Die verkorkste Urlaubsplanung
Sein Freund und Arzt Pardon hatte ein Machtwort gesprochen: In diesem Jahr wäre ein Urlaub fällig und es gäbe keine Ausreden, es nicht zu tun. Der Körper würde seinen Tribut fordern und der Kommissar würde schließlich nicht jünger. Somit war klar: Im August würde Maigret nicht arbeiten. Er verpasste es aber trotzdem, sich rechtzeitig um den Urlaub zu kümmern. So wurde etwas Spezielles draus.
Es erscheint mir fast ein wenig gemein, in diesen Zeiten einen Beitrag über Urlaubsplanung zu verfassen. Kaum einer von uns ist auch den verschiedensten Gründen im Augenblick in der Lage, einen Sommerurlaub zu planen – wer weiß, was bis dahin passiert, was erlaubt ist und wo man hindarf.
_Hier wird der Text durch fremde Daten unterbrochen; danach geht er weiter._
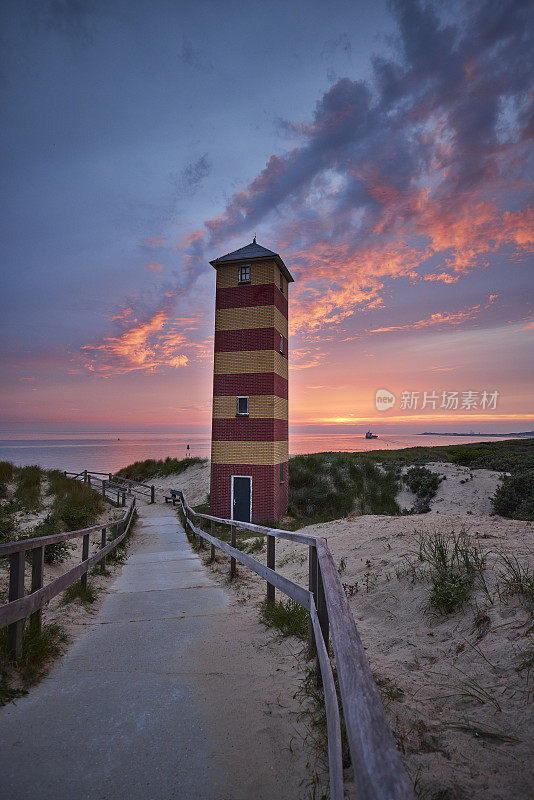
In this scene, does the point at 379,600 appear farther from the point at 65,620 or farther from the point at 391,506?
the point at 391,506

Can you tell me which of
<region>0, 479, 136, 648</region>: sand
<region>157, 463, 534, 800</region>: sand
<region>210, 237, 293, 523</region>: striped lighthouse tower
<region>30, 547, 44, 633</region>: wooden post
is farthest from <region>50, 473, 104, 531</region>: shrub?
<region>30, 547, 44, 633</region>: wooden post

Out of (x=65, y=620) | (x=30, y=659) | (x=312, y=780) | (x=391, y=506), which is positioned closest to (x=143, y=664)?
(x=30, y=659)

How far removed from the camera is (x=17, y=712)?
312cm

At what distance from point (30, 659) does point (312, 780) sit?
9.52 feet

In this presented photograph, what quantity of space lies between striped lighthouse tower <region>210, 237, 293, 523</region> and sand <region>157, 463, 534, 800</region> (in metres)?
10.0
Aus den Augen darf schließlich auch nicht lassen, dass die anrollende dritte Welle uns wirtschaftlich weiter schlauchen wird – wer hat im Sommer noch Geld, sich einen Urlaub zu leisten? Und das wichtigste Augenmerk nach wie vor der Gesundheit und der Vermeidung der Seuche.
Maigret-Idee Nr. 1
Schön zu hören, dass Maigret mit seiner Schwägerin und deren Ehemann sowie den Kindern sehr gut zurechtkommt. So gut, dass sie gemeinsam Urlaub machen und sich gern besuchen. Wir erfahren bei der Gelegenheit, dass Schwägerin und Schwager ein Grundstück in der Nähe von La Schlucht besitzen und dort auch gern den Urlaub verbringen. Ausgerechnet in dem Jahr, in dem Maigret Urlaub nehmen muss, kauft sich sein Schwager ein neues Auto und will eine große Tour damit verbringen. Somit fällt die Reise in den Elsass aus und die Maigrets brauchen eine neue Idee.
Wer ein paar Bilder aus der Gegend sehen möchte, der sollte sich mal zu diesen Artikel anschauen.
Maigret-Idee Nr. 2
Urlaub am Meer ist auch … mir fehlt das Adjektiv. Aus meiner Perspektive würde ich für einen Urlaub im August am Meer das Wort »anstrengend« wählen. Denn alle, die es geschafft haben und einem gewissen Leidensdruck standhalten können, sind da: Zusammen mit ihren Kindern und dazugehörigen Krams, laut und fröhlich – wenn das Wetter schön ist; missgelaunt und traurig, wenn Strandbesuche wetterbedingt keine Option sind. Man reiht sich ein in die Staus und in die vollen Züge, um hinzukommen und man kommt geschafft an, um sich von der Reise zu erholen, und kehrt ramponiert wieder zurück, weil man Stunden im dicken Verkehr gestanden hat oder anderer Rückreisetrubel ein versöhnliches Urlaubende verhinderte.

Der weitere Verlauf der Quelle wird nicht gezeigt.